From the records below, pull each line that has "Vietnam".

......

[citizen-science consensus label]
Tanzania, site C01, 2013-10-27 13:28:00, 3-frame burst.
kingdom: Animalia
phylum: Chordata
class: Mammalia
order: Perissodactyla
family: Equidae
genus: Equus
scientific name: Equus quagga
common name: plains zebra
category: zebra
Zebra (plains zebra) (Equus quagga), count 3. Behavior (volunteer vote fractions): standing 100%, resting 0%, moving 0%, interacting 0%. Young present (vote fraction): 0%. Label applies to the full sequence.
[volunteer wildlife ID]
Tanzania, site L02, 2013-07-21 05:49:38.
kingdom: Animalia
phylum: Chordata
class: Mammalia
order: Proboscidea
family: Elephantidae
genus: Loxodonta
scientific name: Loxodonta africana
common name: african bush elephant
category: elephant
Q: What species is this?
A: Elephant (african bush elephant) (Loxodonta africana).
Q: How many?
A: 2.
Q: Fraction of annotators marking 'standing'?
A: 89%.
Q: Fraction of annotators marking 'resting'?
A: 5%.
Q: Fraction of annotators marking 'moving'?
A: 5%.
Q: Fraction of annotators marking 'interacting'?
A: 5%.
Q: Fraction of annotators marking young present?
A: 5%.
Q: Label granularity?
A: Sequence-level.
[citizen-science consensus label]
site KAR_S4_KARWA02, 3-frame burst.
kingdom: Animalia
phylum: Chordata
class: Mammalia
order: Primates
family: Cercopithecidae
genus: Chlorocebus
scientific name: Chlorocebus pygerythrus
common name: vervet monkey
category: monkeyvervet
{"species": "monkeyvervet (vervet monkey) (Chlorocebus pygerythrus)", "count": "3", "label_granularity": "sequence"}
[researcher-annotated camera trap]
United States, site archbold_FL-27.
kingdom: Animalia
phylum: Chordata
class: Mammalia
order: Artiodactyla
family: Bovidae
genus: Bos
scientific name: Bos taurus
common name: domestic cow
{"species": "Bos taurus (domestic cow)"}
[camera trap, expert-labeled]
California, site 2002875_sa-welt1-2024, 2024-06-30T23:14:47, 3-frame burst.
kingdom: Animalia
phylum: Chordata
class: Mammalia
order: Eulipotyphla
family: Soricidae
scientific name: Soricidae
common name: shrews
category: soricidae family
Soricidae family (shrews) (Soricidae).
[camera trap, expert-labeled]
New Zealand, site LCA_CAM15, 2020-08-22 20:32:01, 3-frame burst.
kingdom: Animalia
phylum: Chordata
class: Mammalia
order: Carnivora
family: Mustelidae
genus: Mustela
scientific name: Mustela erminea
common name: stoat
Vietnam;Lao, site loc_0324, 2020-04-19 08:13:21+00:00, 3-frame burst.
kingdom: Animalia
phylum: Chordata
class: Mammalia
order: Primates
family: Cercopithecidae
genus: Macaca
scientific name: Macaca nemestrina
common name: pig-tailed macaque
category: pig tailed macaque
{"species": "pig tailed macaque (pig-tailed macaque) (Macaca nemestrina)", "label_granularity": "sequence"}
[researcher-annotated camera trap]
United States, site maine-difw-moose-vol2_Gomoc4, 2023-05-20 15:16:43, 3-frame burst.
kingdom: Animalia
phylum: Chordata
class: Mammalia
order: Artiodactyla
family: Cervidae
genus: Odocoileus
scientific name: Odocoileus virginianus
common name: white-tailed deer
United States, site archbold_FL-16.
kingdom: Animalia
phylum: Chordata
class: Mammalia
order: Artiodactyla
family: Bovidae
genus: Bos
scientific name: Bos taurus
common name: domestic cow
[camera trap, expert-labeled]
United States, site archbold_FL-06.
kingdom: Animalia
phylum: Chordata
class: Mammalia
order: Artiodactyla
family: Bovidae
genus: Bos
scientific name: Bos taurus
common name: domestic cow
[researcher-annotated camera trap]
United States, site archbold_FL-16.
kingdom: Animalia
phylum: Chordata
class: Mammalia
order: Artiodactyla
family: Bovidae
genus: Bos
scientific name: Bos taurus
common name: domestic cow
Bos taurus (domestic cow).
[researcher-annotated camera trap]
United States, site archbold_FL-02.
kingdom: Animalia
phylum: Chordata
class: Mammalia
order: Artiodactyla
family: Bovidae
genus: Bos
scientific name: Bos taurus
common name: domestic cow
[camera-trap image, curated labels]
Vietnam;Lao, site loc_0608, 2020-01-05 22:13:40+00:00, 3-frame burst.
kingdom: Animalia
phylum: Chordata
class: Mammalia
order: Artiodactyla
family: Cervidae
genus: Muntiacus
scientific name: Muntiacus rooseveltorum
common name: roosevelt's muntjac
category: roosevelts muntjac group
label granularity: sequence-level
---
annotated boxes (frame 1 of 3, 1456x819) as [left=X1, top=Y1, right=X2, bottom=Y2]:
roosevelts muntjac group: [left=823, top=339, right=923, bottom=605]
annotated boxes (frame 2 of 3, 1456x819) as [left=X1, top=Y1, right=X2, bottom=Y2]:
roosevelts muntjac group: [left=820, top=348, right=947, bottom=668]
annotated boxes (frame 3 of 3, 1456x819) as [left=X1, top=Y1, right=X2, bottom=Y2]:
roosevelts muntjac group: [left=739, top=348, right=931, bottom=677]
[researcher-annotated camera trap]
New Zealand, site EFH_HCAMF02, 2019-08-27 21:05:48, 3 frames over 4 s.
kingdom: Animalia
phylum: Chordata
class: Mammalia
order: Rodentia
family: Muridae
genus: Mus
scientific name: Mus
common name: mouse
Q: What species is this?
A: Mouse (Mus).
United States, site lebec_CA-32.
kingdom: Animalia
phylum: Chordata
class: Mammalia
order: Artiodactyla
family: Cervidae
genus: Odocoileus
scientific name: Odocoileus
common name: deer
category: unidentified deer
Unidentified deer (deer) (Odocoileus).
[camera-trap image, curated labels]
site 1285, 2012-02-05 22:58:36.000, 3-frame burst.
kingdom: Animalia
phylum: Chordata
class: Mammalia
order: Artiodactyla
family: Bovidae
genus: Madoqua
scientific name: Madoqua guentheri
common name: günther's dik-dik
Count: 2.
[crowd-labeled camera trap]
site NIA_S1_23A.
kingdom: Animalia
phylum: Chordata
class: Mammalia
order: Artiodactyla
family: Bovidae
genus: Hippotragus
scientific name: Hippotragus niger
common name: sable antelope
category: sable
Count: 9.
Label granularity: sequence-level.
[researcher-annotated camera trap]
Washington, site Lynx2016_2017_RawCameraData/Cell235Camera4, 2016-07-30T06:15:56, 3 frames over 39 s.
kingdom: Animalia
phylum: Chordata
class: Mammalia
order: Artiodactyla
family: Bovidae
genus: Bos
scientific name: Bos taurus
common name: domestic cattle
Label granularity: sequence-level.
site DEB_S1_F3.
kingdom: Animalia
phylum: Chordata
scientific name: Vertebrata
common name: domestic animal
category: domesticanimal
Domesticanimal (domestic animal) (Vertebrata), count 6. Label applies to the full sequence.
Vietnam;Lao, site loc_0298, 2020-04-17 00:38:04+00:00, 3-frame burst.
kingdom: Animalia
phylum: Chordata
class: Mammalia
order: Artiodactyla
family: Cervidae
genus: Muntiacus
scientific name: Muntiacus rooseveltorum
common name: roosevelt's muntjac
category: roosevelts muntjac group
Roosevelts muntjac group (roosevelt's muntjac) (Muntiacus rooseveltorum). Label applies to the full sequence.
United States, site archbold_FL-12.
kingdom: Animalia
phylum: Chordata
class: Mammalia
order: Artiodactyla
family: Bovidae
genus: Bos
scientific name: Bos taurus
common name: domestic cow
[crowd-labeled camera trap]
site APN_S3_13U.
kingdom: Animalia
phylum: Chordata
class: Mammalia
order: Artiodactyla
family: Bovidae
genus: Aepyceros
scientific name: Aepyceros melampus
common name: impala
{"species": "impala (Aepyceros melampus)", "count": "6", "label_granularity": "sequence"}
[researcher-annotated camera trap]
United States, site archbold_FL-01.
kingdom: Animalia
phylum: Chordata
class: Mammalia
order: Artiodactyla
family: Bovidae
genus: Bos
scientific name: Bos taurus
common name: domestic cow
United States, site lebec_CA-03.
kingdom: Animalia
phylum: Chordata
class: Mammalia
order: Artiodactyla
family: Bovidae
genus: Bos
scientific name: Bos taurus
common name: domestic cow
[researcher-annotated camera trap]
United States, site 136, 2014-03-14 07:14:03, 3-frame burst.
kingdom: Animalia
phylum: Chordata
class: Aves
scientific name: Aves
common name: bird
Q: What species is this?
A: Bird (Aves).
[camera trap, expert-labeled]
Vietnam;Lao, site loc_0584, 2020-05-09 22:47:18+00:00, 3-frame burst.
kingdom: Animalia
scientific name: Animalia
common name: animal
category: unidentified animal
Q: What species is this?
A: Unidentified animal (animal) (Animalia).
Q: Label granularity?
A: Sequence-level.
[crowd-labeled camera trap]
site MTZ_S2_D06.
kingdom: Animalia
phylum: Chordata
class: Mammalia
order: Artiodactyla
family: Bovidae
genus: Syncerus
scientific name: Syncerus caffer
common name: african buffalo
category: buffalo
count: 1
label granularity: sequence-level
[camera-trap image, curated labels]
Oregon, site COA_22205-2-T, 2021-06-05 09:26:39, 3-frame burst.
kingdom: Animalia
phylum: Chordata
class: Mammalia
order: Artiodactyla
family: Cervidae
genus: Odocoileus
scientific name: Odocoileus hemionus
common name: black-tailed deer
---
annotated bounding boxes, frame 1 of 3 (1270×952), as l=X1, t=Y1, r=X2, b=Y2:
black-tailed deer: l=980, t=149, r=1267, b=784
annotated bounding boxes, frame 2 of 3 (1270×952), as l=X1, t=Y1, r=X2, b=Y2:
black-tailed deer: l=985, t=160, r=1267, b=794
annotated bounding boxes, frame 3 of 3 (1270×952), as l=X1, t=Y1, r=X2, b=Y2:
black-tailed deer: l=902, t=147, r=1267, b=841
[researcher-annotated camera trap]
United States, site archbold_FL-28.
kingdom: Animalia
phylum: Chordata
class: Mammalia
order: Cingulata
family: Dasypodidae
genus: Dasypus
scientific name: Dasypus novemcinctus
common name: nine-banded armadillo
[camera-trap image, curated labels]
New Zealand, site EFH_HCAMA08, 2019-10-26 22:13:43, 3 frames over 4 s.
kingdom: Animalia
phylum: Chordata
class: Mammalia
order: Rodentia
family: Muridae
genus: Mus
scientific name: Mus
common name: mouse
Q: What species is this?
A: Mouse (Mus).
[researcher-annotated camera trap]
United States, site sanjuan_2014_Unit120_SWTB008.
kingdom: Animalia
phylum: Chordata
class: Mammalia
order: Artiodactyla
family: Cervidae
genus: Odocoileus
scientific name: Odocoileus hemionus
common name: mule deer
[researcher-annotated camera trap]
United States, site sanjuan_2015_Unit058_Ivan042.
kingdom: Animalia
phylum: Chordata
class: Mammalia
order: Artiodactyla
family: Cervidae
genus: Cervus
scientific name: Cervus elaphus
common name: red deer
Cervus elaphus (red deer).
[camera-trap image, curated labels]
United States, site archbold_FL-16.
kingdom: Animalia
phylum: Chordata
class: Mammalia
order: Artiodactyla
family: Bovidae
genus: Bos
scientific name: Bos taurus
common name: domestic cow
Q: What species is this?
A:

......

▸ **RESULT**:
Vietnam;Lao, site loc_0324, 2020-04-19 08:13:21+00:00, 3-frame burst.
Vietnam;Lao, site loc_0608, 2020-01-05 22:13:40+00:00, 3-frame burst.
Vietnam;Lao, site loc_0298, 2020-04-17 00:38:04+00:00, 3-frame burst.
Vietnam;Lao, site loc_0584, 2020-05-09 22:47:18+00:00, 3-frame burst.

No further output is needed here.